Coastal Development Project Approved by Coastal Commission

California Coastal Commission OKs desalination plant in Orange County

A group of environmentalists and other activists oppose the desalination plant, saying it has violated the environment and human health. They gathered outside the building at 1014 San Ygnacio Street on Saturday afternoon.

The Coastal Commission unanimously approved the Coastal Development Project on Thursday.

After an environmental review, the Coastal Commission will decide whether the plans for the desalination plant are “in the public interest and do not violate any other laws or regulations,” said Commission President Joe Balter in a statement.

The commission gave the Coastal Development Project a 15 percent “go” because, in its opinion, it “will result in a net gain to the public.”

The developer is seeking to build an 82-acre plant to produce 1,500 acre-feet of water per year from seawater.

The desalination plant would be built on a former landfill in south Orange County, next to a natural spring that feeds into the ocean.

“This is very similar to what’s happening in California, to have a desalination plant near the ocean,” Balter said. “A lot of people have concerns about the health of the surrounding environment, and then there’s concern about the health of people who live in the proximity of the plant.”
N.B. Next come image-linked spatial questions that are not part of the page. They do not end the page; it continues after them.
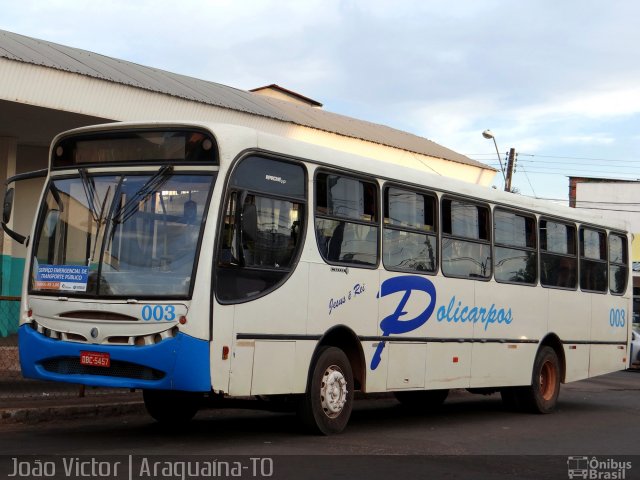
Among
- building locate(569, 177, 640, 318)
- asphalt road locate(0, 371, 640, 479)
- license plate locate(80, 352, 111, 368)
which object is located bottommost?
asphalt road locate(0, 371, 640, 479)

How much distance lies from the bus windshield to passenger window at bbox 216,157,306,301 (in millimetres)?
318

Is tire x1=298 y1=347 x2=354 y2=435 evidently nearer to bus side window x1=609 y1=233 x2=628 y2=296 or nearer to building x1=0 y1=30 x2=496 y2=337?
bus side window x1=609 y1=233 x2=628 y2=296

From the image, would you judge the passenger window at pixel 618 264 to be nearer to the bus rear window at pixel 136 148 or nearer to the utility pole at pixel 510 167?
the bus rear window at pixel 136 148

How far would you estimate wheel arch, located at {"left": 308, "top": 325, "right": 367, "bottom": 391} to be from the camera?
36.5 feet

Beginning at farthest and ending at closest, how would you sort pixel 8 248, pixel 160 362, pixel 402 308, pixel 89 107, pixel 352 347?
pixel 8 248
pixel 89 107
pixel 402 308
pixel 352 347
pixel 160 362

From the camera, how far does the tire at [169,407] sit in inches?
449

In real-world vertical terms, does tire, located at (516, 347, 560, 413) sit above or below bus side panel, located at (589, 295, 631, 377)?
below

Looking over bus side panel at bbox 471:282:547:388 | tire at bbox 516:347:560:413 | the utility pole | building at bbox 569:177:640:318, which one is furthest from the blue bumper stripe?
building at bbox 569:177:640:318

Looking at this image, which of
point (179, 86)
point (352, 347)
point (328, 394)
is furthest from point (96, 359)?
point (179, 86)

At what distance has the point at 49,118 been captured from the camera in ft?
64.8

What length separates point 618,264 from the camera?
1748 centimetres

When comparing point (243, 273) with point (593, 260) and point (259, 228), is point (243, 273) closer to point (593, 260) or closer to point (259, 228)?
point (259, 228)

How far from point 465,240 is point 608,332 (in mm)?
4893

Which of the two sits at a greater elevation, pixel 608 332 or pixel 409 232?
pixel 409 232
The Coastal Commission is considering the plant’s impact on the ocean, its impact on the freshwater ecosystem and on the marine, coastal and beach ecosystems, its potential effects to coastal ecosystems, and the impact on people who live in the area, Balter said.

“Ultimately, we’re going to be able to protect the people who live in the area.”
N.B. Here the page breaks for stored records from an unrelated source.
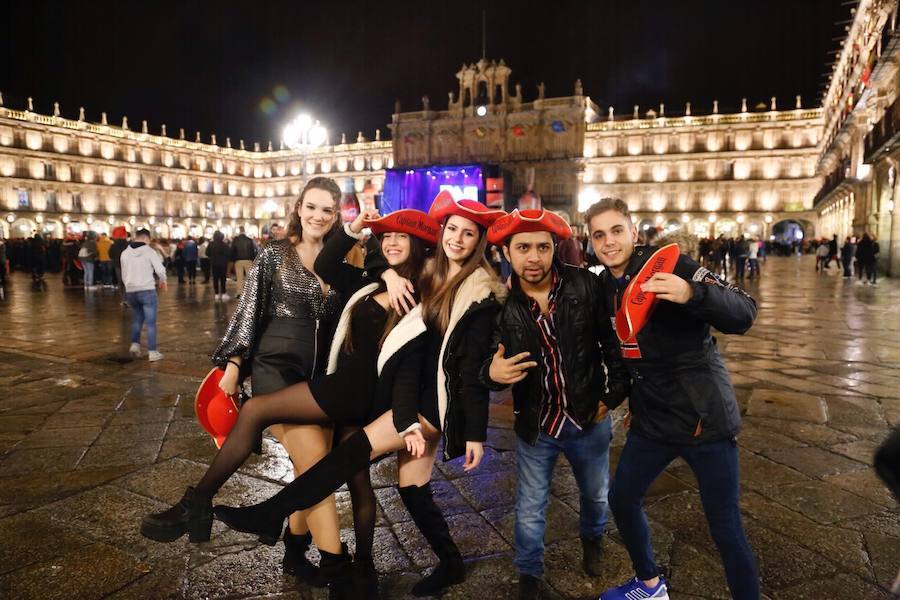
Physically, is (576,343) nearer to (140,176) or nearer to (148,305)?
(148,305)

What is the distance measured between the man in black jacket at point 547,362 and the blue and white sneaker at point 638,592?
0.27 m

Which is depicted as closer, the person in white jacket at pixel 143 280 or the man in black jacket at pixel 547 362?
the man in black jacket at pixel 547 362

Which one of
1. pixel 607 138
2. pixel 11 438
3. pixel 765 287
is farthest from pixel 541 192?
pixel 11 438

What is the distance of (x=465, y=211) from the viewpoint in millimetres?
1993

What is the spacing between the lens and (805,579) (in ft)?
7.02

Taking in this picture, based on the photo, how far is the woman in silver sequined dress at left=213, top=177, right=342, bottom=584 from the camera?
2.25 metres

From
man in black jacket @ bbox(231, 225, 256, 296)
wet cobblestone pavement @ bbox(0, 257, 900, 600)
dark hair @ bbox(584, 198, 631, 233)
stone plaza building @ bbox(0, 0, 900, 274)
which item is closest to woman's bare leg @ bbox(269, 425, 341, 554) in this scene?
wet cobblestone pavement @ bbox(0, 257, 900, 600)

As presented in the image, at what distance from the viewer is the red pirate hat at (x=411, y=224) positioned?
6.93 feet

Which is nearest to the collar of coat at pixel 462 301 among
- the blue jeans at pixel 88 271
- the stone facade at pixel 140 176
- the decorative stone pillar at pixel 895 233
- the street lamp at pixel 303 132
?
the street lamp at pixel 303 132

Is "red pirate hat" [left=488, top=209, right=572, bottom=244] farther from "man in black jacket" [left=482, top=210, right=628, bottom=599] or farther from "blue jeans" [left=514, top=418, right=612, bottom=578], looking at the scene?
"blue jeans" [left=514, top=418, right=612, bottom=578]

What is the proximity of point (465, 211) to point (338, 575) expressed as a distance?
4.42 feet

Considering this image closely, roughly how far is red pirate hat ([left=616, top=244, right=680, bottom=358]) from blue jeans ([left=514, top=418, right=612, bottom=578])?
52 cm

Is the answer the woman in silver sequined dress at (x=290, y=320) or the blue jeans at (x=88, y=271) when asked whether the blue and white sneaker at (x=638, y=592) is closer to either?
the woman in silver sequined dress at (x=290, y=320)

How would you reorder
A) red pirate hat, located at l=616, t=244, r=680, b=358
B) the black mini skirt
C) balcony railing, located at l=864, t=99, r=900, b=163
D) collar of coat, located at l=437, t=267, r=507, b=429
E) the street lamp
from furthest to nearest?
balcony railing, located at l=864, t=99, r=900, b=163, the street lamp, the black mini skirt, collar of coat, located at l=437, t=267, r=507, b=429, red pirate hat, located at l=616, t=244, r=680, b=358
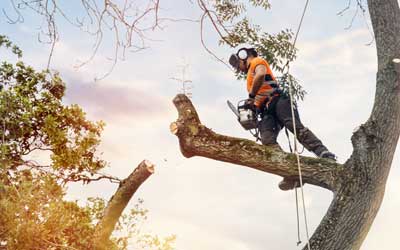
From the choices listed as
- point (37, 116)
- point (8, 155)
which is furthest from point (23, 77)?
point (8, 155)

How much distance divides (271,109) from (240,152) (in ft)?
2.81

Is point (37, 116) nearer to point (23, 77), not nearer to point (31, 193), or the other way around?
point (23, 77)

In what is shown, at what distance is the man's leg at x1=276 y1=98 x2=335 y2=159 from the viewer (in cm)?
532

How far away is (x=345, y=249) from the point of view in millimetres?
4199

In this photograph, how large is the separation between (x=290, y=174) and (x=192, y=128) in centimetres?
94

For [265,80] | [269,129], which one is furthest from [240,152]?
[265,80]

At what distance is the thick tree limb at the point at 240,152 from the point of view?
475 cm

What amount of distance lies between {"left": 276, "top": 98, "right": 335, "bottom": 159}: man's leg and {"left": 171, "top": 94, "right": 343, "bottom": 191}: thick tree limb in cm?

The commission will hear testimony from the staff of two nonprofits, the Orange County Regional Water Quality Control Board and the California Coastal Conservancy.

This water will then be put into the ocean for the fish to get back their healthy ocean.

The Coastal Commission granted a 10 percent approval for the Coastal Development Project because it is important to California and the public.

“We’re here today to talk about a project that will benefit the state of California and our ocean, and that is one of the real benefits that Orange County will have from this project,” Balter said.